PROVIDED TEXT:
>>>
# The Amazing Spider-Man



## james_death (Aug 9, 2010)

*The Amazing Spider-Man...​*
*Just Got back From a Premier Showing...

Having not been tainted by the previous Spider Movies, only ever seen clips.

This One However is A great Telling of the Spidey Tail... especially been more comic character faithfull.

Great to see Gwen in her Rightful place...:thumb:

Stan Lee Cameo is Great, probably the best Cameo Yet...

Reasonable length, character development and action.

Comedy and emotion balanced well.

I Liked it and the 16 year old Son Loved It...:thumb:*






*Avoided the Cliche's used some original interpretation a lot more grounded in reality as far as a super hero can....:lol:*​


----------



## stonejedi (Feb 2, 2008)

Thanks for the review I will be taking the wife to see it soon the only problem is that i have been tainted by the earlier films,but I thought 1&2 where good,but they lost the plot with 3 but that's just my opinion.


----------



## silverback (Jun 18, 2008)

the only issue i have with another spidey film is that we have to go through the same story again, how he became spidey etc


----------



## Tips (Mar 27, 2011)

Exactly silverback - did the reboot need rebooting?

Do we really need to watch the origins of the story all over again - really?

I hope they do a Batman reboot next


----------



## silverback (Jun 18, 2008)

dont get me wrong,it looks good as a summer blockbuster goes.but its going to be interesting to see if the old "de ja vu" comes into it when watching.one things for sure though,the new mary jane is MUCH fitter than the last one.


----------



## Trip tdi (Sep 3, 2008)

Tips said:


> Exactly silverback - did the reboot need rebooting?
> 
> Do we really need to watch the origins of the story all over again - really?
> 
> I hope they do a Batman reboot next


Totally agree with you Tips, they should do a Batman reboot all over again, with spiderman in between as well.

But one that cuts the musturd for me, is Mr Bean, that needs a reboot 120 % :thumb:


----------



## Tips (Mar 27, 2011)

silverback said:


> one things for sure though,the new mary jane is MUCH fitter than the last one.


Amen to that :thumb:

Emma Stone


----------



## Trip tdi (Sep 3, 2008)

Tips said:


> Amen to that :thumb:
> 
> Emma Stone


My God :argie::argie::argie::argie::argie::argie::argie:


----------



## NeilG40 (Jan 1, 2009)

That's not Mary Jane, that's Gwen Stacy.


----------



## ivor (Sep 24, 2008)
<<<
DATA PROVIDED:
>>>
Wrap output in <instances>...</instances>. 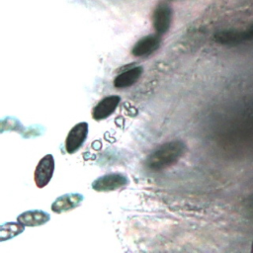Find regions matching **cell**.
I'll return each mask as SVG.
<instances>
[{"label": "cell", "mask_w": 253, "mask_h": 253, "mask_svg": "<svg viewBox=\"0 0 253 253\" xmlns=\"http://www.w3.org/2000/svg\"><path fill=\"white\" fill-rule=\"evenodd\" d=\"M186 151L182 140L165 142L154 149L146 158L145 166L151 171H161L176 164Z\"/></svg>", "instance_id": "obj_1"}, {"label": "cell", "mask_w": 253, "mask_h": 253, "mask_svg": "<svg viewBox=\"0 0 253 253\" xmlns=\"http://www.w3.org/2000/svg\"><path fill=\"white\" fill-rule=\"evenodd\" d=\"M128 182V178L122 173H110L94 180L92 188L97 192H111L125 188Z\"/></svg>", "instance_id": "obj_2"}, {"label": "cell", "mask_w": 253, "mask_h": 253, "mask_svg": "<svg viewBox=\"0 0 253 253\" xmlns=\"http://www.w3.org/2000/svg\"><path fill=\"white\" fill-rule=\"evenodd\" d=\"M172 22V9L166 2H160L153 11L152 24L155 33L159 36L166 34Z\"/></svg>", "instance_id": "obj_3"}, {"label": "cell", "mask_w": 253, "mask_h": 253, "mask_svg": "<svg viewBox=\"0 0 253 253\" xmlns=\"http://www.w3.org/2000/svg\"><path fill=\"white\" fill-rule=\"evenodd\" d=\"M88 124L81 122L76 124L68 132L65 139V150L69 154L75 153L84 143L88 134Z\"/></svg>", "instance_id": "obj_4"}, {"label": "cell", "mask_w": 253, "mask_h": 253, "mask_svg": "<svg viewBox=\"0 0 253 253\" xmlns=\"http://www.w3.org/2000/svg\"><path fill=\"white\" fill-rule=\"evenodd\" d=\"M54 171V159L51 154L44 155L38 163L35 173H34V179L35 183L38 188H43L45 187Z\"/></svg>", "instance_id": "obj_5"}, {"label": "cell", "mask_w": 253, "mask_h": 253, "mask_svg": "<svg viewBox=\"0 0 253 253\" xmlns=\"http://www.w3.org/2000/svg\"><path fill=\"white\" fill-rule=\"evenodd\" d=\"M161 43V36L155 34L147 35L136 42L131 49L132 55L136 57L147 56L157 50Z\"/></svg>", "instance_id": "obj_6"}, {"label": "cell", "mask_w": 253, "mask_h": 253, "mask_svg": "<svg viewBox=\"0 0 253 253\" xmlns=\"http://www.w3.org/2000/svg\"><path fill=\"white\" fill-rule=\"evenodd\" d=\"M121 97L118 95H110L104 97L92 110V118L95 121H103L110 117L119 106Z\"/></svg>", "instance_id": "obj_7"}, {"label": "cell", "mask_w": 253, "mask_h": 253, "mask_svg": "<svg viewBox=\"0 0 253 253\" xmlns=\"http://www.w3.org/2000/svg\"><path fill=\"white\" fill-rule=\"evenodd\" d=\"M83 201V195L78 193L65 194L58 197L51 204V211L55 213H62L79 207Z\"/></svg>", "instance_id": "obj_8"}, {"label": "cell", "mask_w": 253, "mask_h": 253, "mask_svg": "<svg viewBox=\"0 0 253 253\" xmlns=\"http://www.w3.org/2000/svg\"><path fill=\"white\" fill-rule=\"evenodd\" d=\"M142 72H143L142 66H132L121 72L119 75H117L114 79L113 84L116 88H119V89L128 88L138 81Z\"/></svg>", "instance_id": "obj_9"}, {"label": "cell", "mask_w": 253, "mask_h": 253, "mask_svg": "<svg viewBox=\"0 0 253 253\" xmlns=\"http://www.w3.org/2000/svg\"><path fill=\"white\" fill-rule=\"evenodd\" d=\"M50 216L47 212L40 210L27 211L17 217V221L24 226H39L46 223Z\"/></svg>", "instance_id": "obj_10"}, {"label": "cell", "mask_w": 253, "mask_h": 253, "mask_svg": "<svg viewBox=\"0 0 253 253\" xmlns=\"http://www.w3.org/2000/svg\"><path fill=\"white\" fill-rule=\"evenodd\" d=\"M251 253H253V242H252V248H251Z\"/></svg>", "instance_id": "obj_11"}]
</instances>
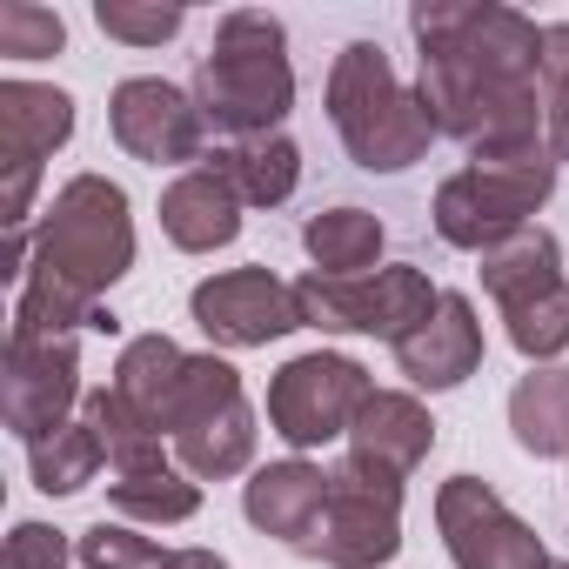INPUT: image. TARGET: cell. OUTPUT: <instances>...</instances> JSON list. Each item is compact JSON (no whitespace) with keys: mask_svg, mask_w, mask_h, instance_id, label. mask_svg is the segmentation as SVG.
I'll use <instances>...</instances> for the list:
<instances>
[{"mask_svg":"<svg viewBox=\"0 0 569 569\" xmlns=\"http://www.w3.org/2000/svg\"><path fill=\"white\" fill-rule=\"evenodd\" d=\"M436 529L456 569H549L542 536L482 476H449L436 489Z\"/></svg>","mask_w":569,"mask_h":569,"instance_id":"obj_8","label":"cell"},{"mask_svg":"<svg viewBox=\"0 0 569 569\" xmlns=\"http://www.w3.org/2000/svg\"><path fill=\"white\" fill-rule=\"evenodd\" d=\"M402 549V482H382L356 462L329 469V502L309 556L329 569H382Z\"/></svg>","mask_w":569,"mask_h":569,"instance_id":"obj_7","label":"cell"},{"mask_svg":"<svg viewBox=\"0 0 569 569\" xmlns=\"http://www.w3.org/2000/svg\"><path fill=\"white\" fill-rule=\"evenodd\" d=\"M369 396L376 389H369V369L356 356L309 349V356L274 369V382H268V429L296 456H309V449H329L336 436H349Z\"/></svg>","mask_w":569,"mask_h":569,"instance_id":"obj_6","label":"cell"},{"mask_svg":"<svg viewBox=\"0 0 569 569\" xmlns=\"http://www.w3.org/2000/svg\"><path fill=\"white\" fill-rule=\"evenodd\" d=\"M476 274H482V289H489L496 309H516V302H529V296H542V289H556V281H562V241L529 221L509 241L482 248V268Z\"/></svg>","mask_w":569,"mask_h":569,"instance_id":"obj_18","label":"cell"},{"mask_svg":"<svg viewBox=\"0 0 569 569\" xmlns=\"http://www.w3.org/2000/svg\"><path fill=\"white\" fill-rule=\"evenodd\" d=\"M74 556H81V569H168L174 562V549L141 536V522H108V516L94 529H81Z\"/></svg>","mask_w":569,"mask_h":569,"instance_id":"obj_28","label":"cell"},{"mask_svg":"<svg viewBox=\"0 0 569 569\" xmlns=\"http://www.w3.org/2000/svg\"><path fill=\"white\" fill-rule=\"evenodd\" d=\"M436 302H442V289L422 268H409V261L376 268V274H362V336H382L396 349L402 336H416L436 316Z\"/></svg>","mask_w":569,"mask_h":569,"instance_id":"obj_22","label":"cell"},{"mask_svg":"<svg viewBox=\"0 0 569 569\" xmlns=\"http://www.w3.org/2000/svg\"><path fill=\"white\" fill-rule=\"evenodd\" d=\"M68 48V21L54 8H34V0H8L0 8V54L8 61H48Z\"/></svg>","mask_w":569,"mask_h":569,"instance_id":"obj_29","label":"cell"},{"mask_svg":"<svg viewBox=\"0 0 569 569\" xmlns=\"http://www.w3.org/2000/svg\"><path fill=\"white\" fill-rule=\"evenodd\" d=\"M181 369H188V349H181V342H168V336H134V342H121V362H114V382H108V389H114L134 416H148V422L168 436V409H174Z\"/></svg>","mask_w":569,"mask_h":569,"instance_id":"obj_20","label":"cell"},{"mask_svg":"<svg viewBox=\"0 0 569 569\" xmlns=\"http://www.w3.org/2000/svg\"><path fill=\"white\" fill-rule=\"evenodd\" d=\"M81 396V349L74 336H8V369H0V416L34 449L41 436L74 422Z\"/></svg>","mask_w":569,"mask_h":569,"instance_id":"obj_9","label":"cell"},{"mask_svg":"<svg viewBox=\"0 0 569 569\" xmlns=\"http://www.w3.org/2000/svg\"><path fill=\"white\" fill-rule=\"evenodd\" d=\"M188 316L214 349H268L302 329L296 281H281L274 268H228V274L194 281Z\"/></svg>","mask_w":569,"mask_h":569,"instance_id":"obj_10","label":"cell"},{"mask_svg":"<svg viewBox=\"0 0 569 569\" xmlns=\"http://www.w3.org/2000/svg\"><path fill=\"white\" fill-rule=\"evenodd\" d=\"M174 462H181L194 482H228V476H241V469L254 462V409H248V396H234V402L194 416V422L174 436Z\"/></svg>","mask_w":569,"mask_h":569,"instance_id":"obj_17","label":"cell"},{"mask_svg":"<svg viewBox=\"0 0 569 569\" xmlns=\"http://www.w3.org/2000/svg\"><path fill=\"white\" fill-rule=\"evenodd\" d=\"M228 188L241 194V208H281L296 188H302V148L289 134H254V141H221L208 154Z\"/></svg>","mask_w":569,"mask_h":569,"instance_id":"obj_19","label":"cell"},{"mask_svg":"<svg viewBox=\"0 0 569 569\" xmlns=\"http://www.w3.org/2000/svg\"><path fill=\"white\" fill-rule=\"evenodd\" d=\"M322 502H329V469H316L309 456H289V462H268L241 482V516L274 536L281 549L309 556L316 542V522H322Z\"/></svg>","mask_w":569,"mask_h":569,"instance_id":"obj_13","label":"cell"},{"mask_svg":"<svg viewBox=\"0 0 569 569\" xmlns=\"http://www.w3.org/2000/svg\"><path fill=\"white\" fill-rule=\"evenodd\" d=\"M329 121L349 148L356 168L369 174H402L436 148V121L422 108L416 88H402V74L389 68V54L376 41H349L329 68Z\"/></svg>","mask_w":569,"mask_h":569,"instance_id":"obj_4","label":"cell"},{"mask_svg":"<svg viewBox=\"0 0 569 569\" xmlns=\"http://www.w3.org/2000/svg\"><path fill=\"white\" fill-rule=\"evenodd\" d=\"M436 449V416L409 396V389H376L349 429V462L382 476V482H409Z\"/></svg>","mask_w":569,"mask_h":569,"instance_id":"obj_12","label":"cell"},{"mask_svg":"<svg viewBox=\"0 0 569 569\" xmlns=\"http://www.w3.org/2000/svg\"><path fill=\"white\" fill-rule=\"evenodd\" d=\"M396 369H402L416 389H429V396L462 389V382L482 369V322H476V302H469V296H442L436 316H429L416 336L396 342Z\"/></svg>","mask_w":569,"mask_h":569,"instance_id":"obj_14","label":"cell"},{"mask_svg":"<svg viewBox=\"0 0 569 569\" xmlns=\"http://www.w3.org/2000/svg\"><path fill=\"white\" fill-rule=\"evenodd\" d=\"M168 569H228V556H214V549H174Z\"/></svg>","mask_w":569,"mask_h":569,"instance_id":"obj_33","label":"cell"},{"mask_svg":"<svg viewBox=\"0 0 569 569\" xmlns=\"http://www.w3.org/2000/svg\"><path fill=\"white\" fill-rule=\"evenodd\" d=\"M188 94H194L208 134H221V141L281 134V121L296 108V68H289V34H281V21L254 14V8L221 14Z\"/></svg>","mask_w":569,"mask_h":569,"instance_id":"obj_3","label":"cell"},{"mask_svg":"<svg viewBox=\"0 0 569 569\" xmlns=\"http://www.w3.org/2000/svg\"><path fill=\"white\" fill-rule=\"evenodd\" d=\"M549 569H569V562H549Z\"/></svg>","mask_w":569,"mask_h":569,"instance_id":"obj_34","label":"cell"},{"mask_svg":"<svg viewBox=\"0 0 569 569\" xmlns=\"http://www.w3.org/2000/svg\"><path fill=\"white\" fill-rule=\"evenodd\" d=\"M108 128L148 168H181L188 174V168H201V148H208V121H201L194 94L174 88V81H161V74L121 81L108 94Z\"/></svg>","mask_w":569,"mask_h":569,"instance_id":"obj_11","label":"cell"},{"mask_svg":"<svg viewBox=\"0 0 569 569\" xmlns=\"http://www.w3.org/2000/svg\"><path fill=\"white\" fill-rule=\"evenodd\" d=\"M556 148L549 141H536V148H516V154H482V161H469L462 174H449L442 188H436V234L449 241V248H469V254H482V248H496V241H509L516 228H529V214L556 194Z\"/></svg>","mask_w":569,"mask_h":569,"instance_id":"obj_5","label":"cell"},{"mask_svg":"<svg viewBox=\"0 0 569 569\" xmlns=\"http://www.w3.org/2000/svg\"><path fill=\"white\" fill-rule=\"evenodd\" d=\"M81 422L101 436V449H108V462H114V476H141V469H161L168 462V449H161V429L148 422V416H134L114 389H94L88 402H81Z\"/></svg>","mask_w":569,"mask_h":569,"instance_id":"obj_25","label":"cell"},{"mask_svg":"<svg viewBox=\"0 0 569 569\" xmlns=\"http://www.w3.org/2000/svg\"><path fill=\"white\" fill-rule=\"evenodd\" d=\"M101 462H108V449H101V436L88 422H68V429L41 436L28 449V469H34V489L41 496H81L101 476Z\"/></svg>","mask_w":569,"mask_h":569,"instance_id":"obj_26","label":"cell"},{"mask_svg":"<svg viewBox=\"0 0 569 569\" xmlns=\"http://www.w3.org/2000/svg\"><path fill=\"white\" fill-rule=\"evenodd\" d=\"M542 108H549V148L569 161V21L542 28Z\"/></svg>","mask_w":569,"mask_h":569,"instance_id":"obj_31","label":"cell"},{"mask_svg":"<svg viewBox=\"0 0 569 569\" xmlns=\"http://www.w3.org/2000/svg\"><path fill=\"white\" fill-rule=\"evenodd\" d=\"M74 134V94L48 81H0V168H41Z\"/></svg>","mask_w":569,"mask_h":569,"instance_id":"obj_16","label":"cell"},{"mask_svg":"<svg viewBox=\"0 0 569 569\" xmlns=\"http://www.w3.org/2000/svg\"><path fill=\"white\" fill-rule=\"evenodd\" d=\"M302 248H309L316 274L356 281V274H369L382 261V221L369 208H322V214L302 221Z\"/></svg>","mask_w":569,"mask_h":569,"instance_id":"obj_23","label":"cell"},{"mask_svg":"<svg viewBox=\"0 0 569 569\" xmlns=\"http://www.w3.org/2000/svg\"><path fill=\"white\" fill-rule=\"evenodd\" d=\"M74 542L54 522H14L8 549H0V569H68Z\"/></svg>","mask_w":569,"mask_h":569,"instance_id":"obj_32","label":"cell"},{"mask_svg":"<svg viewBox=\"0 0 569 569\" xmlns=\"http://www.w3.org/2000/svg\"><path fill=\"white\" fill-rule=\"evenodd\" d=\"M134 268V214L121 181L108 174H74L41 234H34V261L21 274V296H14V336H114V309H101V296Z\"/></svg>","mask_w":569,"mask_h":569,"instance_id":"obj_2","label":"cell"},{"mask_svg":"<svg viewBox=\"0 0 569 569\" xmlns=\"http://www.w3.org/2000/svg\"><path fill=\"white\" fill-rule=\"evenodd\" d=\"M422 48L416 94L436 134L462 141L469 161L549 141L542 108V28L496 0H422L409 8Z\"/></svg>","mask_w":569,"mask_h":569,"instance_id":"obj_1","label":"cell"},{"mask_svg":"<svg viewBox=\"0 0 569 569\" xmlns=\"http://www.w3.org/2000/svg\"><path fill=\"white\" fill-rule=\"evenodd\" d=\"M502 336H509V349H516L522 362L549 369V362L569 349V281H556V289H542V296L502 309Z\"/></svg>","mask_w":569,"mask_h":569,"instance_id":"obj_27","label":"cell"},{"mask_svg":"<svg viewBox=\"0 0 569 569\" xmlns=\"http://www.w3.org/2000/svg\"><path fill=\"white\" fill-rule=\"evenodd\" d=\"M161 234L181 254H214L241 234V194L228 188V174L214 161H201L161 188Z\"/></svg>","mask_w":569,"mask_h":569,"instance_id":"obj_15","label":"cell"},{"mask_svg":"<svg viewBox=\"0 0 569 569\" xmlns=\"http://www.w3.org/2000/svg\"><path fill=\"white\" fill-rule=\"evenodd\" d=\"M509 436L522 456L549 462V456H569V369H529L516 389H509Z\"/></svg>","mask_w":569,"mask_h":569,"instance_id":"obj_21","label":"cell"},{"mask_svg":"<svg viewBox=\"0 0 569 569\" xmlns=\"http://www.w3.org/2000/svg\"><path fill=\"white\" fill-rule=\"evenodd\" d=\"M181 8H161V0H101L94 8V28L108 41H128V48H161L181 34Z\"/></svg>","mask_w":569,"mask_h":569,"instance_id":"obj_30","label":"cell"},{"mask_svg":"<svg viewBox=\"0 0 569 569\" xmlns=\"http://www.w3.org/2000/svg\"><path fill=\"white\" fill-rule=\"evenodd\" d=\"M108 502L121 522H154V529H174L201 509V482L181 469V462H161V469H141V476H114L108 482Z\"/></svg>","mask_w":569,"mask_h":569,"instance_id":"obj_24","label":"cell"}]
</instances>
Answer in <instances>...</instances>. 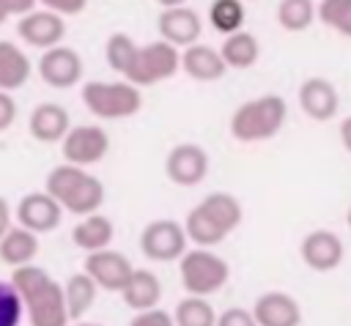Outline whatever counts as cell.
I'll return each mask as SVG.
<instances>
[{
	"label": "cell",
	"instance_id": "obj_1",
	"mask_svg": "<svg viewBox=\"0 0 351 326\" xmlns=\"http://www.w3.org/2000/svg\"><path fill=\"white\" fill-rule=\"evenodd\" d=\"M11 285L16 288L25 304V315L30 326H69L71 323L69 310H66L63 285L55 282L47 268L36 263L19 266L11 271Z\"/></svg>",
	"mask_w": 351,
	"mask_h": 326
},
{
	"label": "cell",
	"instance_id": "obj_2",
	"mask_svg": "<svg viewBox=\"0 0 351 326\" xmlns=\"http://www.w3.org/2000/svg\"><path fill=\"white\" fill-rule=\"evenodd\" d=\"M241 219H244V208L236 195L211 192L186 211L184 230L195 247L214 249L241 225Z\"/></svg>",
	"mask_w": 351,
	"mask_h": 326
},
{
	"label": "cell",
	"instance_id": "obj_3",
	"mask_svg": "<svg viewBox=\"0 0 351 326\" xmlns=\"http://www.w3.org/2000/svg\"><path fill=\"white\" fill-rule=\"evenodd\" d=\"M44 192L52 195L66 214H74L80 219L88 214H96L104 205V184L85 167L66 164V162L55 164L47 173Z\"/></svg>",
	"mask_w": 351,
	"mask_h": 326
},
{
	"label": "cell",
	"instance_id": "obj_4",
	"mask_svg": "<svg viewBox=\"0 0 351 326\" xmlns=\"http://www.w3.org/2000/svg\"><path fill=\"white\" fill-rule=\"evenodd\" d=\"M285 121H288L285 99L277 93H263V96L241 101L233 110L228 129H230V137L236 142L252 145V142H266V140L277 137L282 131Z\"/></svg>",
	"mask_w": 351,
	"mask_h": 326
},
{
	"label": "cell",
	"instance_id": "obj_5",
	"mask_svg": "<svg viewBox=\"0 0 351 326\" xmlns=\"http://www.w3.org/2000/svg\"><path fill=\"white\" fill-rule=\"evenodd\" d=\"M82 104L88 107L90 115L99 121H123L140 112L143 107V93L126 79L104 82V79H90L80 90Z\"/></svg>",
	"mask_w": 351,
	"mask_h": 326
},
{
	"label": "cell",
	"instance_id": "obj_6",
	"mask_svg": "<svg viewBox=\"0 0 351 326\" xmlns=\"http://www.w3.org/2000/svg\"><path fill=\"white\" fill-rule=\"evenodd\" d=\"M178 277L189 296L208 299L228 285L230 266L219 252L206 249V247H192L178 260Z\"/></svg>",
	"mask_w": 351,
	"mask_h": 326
<<<
LIST OF TASKS:
1. Answer the following from the Spider-Man forum thread:
(a) How did the 16-year-old son mentioned by james_death react to the film?
(b) Which of the earlier Spider-Man films does stonejedi consider the one where "they lost the plot"?
(c) According to NeilG40, which character is Emma Stone playing?
2. According to the Spider-Man forum thread, why does silverback have an issue with another Spider-Man film? Answer in one to three sentences.

SOLUTION SET:
1.
(a) The son loved it.
(b) The third film.
(c) Gwen Stacy.

2. Silverback objects because another Spider-Man film means going through the same story again, including how he became Spider-Man.